For each generated series the true MI is computed numerically using a high‑resolution reference method. The three estimators are then applied across a grid of parameter values, and performance is quantified by mean‑squared error (MSE), bias, variance, and the ability to correctly locate the first minimum of the MI curve—a common criterion for selecting an appropriate time‑lag in phase‑space reconstruction. The authors also assess “consistency,” i.e., whether the estimator converges to a stable value as the sample size increases.

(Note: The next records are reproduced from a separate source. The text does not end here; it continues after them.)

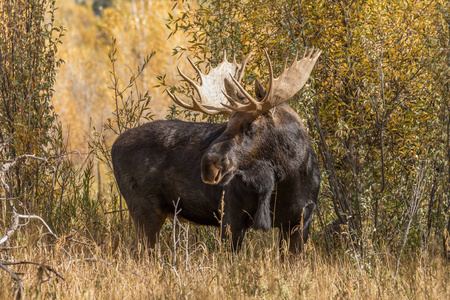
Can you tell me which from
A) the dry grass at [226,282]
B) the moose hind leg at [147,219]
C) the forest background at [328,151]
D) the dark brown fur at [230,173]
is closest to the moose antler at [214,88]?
the dark brown fur at [230,173]

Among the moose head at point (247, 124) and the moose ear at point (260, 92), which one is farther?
the moose ear at point (260, 92)

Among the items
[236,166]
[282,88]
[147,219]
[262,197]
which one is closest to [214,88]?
[282,88]

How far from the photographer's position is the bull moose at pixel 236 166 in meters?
4.95

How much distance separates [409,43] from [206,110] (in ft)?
6.35

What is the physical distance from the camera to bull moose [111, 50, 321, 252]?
495 cm

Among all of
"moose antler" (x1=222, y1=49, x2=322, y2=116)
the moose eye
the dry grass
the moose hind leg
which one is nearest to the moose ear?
"moose antler" (x1=222, y1=49, x2=322, y2=116)

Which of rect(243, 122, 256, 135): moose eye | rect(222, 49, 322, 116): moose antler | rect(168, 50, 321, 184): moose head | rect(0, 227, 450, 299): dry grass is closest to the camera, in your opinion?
rect(0, 227, 450, 299): dry grass

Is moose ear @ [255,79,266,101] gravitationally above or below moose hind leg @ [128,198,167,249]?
above

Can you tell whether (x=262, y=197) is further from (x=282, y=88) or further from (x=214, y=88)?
(x=214, y=88)

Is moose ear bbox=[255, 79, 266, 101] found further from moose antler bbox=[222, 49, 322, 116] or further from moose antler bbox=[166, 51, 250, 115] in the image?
moose antler bbox=[166, 51, 250, 115]

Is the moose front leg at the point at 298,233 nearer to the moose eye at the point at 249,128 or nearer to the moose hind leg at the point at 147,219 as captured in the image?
the moose eye at the point at 249,128

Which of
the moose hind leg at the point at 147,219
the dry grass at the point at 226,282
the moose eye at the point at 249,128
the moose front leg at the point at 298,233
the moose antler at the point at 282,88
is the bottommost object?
the dry grass at the point at 226,282

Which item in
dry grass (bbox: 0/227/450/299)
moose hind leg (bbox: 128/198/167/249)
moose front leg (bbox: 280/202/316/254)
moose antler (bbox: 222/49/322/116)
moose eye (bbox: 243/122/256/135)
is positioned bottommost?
dry grass (bbox: 0/227/450/299)

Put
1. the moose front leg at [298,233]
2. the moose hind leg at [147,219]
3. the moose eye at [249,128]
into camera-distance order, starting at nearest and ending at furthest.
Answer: the moose eye at [249,128] < the moose front leg at [298,233] < the moose hind leg at [147,219]
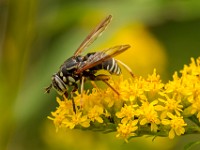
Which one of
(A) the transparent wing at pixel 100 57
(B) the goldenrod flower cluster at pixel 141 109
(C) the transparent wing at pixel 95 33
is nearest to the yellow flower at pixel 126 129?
(B) the goldenrod flower cluster at pixel 141 109

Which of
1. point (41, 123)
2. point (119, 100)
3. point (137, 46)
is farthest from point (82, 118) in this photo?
point (137, 46)

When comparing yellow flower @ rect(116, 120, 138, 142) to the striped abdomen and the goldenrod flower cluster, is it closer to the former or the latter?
the goldenrod flower cluster

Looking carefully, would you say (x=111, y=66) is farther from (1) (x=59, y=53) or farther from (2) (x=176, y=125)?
(1) (x=59, y=53)

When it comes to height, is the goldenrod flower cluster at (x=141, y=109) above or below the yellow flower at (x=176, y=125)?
above

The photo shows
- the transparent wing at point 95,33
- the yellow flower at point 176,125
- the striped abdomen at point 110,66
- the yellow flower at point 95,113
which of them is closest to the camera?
the yellow flower at point 176,125

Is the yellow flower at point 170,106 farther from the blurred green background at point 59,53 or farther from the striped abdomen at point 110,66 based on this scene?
the blurred green background at point 59,53

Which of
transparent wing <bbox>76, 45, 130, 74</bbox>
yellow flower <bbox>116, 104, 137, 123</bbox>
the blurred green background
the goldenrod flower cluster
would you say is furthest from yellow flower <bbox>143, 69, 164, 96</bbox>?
the blurred green background

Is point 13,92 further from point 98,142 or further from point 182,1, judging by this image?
point 182,1
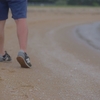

Key findings emerge: (1) The k‑NN estimator exhibits remarkable stability across a wide range of k values (3–10). Its bias remains low and its variance shrinks rapidly with increasing sample size, making it the most robust estimator in the presence of moderate to high noise (up to 20 %). (2) Histogram estimators are highly sensitive to bin selection. Fixed‑width binning can be tuned to achieve low MSE for linear processes, but adaptive binning rules such as Freedman‑Diaconis tend to be overly conservative for chaotic dynamics, leading to systematic under‑estimation of MI. (3) KDE performance hinges on bandwidth choice. Cross‑validation (CV)–based bandwidth selection yields near‑optimal bias‑variance trade‑offs and maintains reasonable robustness to noise. (4) When the goal is to identify the lag corresponding to the first MI minimum, both histogram and KDE methods outperform k‑NN, delivering the smallest deviation from the true lag in nonlinear systems. k‑NN tends to shift the minimum slightly earlier, which could mislead embedding‑dimension selection.
Based on these observations the authors propose a data‑adaptive parameter selection scheme. For linear systems they recommend the Freedman‑Diaconis rule for histogram binning, while for nonlinear systems a more conservative rule (approximately √N bins, where N is the series length) yields better MI estimates. For k‑NN they suggest using k = 3–5 as a default, given its insensitivity to k and computational efficiency. For KDE they advocate CV‑driven bandwidth optimization, especially when noise levels are unknown.
The paper concludes with practical guidelines for practitioners: employ k‑NN for general MI estimation when robustness to noise and sample‑size variability is paramount; use histogram or KDE methods when the precise location of MI minima is critical for embedding‑delay selection in chaotic data; and apply the proposed adaptive rules to automate parameter tuning, thereby reducing the reliance on ad‑hoc heuristics. These recommendations are relevant across disciplines that rely on time‑series analysis, including neuroscience (e.g., spike‑train coupling), climatology (e.g., teleconnection patterns), and financial engineering (e.g., nonlinear dependence between asset returns).